§ 文書抜粋:
-=-=-

あとは、既に開いてある隣のウィンドウのワードファイルに画像をペーストして、気づいたことを箇条書きに書き出しながら、自問自答して、考えを深めていけばいい。
我々の親の世代が同じことをやろうとすると、手間がかかりすぎて話にならない。
紙のコピーをとって、コピーからコマをハサミで切り抜いて、それをノートにテープで貼り付けて、その下に鉛筆で分析メモを書いていかなければならないのだから。
タイパが悪すぎて、そんなことをやる人は、ほとんどいなかった。
これが割に合うようになったのは、デジタル革命と「Win+Shift+Sキー」の結果だ。
我々が当たり前のように使っている「Win+Shift+Sキー」は、画像メモ読書のタイパを爆上げすることで、すごい読書革命を成し遂げていたのだ。
ちなみに、私は、「Win+Shift+Sキー」を多ボタンマウスのボタンの1つに割り当ててあるので、とても効率よく切り抜きスクショができる。
また、我々の親の世代に比べ、読書に費やせる時間も大幅に増えた。
理由は5つある。
第一に、文字サイズを自在に変えられるようになったからだ。
40代以降、老眼のせいで小さい文字が読みにくくなり、読書への集中力が低下してくる人が増えてくる。

-=-=-

§ 提供された記録:
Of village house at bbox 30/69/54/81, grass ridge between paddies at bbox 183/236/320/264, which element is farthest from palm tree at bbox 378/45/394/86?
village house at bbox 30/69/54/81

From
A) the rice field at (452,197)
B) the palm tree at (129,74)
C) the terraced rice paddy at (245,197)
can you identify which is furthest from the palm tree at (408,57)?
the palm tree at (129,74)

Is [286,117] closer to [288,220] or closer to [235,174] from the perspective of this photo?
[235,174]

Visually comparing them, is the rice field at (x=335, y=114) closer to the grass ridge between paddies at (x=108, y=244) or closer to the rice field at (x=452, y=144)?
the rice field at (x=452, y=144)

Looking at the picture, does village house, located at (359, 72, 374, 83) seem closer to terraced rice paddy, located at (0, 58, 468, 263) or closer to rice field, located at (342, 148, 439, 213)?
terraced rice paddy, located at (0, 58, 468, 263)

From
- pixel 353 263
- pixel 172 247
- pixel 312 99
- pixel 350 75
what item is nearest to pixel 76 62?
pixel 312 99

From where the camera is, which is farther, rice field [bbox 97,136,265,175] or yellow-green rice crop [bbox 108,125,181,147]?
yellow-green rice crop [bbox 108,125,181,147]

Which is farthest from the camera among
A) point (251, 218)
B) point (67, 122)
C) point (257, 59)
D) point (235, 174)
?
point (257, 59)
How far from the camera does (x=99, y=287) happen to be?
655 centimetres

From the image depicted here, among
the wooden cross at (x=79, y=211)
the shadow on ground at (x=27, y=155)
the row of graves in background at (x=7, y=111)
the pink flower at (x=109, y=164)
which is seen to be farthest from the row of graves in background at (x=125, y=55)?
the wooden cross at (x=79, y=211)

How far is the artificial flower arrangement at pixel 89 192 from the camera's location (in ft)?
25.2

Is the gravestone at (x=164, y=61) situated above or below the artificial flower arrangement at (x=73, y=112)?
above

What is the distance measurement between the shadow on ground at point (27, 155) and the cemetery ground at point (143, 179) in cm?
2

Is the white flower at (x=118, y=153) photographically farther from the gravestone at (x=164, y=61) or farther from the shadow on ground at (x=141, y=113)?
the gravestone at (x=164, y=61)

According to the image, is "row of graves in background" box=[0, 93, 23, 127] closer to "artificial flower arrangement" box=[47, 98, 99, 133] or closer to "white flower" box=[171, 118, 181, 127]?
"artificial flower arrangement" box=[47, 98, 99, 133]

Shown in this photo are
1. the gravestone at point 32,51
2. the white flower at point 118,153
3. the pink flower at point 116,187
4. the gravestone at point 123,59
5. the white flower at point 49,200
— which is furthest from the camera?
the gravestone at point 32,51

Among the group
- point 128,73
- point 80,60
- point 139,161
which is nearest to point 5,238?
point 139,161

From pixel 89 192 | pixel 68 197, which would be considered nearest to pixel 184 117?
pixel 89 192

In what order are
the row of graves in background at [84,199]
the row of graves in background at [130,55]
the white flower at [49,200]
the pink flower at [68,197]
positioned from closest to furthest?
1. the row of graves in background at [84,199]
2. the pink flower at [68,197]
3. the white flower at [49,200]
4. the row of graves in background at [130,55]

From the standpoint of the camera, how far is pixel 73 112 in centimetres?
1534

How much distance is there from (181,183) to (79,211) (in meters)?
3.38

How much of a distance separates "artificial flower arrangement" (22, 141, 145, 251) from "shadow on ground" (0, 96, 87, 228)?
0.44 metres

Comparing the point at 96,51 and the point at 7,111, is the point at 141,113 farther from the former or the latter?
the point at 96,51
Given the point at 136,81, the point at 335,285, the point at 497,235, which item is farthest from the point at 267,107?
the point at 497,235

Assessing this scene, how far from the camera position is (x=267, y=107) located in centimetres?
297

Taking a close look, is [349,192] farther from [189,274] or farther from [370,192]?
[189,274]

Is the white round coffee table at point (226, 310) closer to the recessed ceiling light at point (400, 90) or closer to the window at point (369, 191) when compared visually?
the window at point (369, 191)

-=-=-

§ 課題一覧:
A - 読書についての文書抜粋のうち、「我々の親の世代が同じことをやろうとすると、手間がかかりすぎて話にならない。」から「hift+Sキー」の結果だ。」までを、「ハサミ」を「カッター」に置き換えて更新した形で示してもらえますか。
B - 読書についての文書抜粋で、筆者は「Win+Shift+Sキー」を何に割り当てていると述べていますか。
記録は参照しなくてかまいません。

§ 回答:
A -
我々の親の世代が同じことをやろうとすると、手間がかかりすぎて話にならない。
紙のコピーをとって、コピーからコマをカッターで切り抜いて、それをノートにテープで貼り付けて、その下に鉛筆で分析メモを書いていかなければならないのだから。
タイパが悪すぎて、そんなことをやる人は、ほとんどいなかった。
これが割に合うようになったのは、デジタル革命と「Win+Shift+Sキー」の結果だ。

B - 多ボタンマウスのボタンの1つに割り当てています。